--- Problem description ---
Write out the records below exactly as they appear, skipping each picture.

--- The data ---

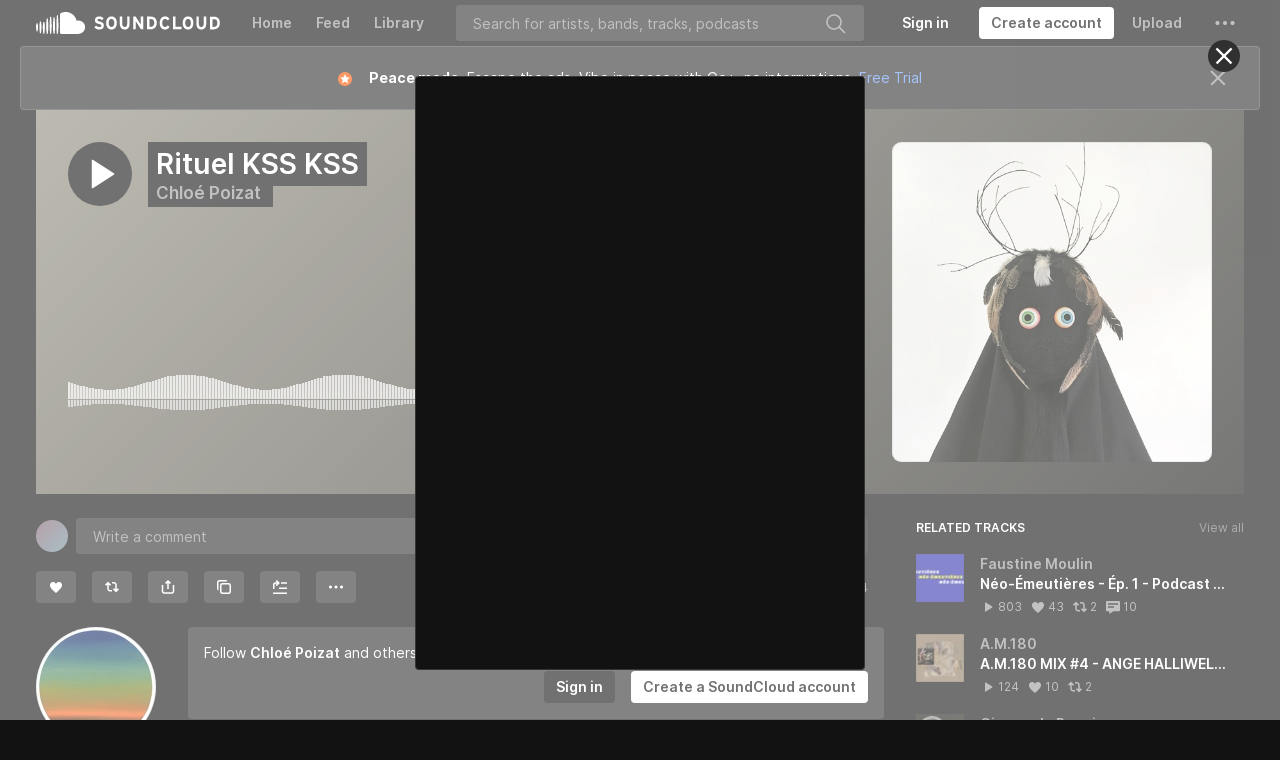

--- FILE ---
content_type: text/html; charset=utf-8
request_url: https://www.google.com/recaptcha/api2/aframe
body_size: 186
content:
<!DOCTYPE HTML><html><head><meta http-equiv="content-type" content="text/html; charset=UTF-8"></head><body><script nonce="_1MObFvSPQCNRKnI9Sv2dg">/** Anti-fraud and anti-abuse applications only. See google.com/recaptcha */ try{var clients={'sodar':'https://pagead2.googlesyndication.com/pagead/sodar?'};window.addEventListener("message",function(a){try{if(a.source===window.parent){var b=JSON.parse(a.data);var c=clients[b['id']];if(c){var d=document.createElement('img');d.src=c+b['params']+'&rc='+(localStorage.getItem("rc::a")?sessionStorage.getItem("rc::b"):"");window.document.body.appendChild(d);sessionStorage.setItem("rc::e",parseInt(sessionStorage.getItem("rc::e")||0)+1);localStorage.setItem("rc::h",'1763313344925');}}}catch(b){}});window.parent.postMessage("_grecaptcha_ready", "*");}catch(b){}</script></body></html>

--- Answer for the task ---
--- FILE ---
content_type: text/html; charset=utf-8
request_url: https://www.google.com/recaptcha/api2/aframe
body_size: 186
content:
<!DOCTYPE HTML><html><head><meta http-equiv="content-type" content="text/html; charset=UTF-8"></head><body><script nonce="_1MObFvSPQCNRKnI9Sv2dg">/** Anti-fraud and anti-abuse applications only. See google.com/recaptcha */ try{var clients={'sodar':'https://pagead2.googlesyndication.com/pagead/sodar?'};window.addEventListener("message",function(a){try{if(a.source===window.parent){var b=JSON.parse(a.data);var c=clients[b['id']];if(c){var d=document.createElement('img');d.src=c+b['params']+'&rc='+(localStorage.getItem("rc::a")?sessionStorage.getItem("rc::b"):"");window.document.body.appendChild(d);sessionStorage.setItem("rc::e",parseInt(sessionStorage.getItem("rc::e")||0)+1);localStorage.setItem("rc::h",'1763313344925');}}}catch(b){}});window.parent.postMessage("_grecaptcha_ready", "*");}catch(b){}</script></body></html>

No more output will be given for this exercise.